Catalist-listed developer Figtree Holdings, through its unit Figtree Projects, has won a $65 million contract to design and build a warehouse facility in Tuas.
The contract, to design and build a regional logistics hub for Tokyo-listed logistics firm Hankyu Hanshin Holdings, increases Figtree's design-and-build order book to about $142 million. It expects to complete the project at Jalan Buroh in the second quarter of 2017.
When completed, it will be an integrated distribution centre with a gross floor area of more than 500,000 sq ft, comprising nine levels of ramp-up warehousing space, processing areas and offices.
The contract will contribute to the net asset value and earnings per share of the group for its financial year ending Dec 31, Figtree said.
Catalist-listed OEL (Holdings) has offered to acquire 51 per cent of the issued share capital of Allied Resources, an investment holding company with interests in the oil and gas business, for $18.2 million.
OEL will fund the purchase by paying $11.9 million in cash and $6.3 million of new shares.
The payment for the stake in Allied Resources will be carried out in tranches and upon fulfilment of certain conditions such as the renewal of the joint venture agreement and achievement of oil production targets.
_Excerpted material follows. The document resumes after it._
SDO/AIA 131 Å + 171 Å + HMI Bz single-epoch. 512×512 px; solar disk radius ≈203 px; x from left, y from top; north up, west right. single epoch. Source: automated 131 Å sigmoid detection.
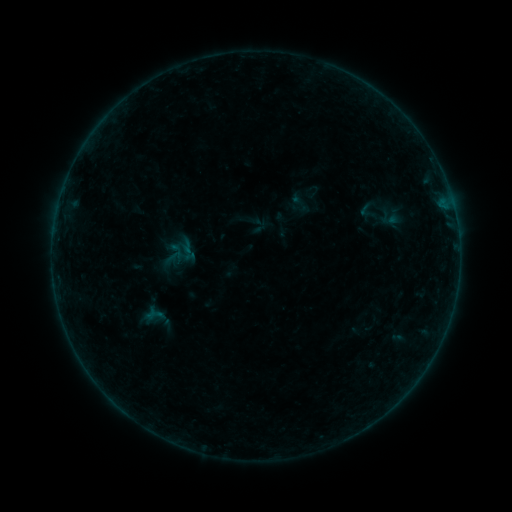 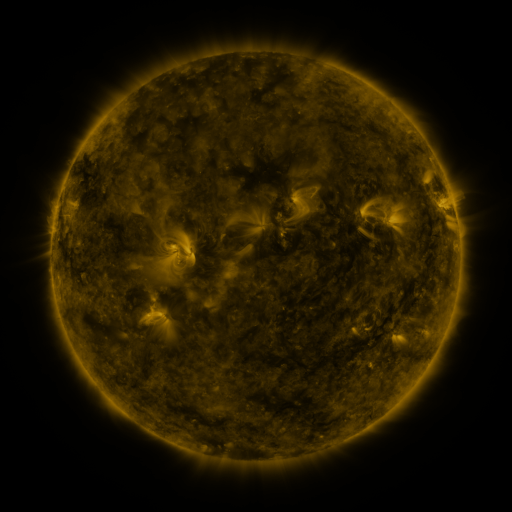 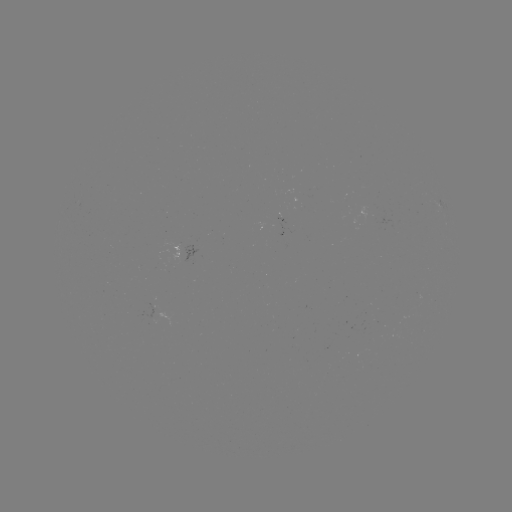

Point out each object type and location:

OEL plans to finance the acquisition using a combination of internal funds, bank borrowings and/or fund raising in the capital markets. At its extraordinary general meeting, OEL obtained shareholder approval to diversify into mineral, oil and gas businesses.
Tiong Seng Holdings
The construction arm of Tiong Seng Holdings has been awarded a $277.3 million contract from JTC Corporation to build an industrial park at Tuas Avenue 1, increasing its order book to about $1.5 billion, extending to 2020.
JTC Space @ Tuas will comprise seven land-based factories, 36 ramp-up and 95 flatted factories across two 10-storey blocks and three nine-storey blocks. It will also build a workers' dormitory and a parking facility.
Building will start on July 15 and is expected to be completed in 2017. The contract is not expected to have any material impact on the net tangible assets and earnings per share of the group for its financial year ending Dec 31, Tiong Seng said.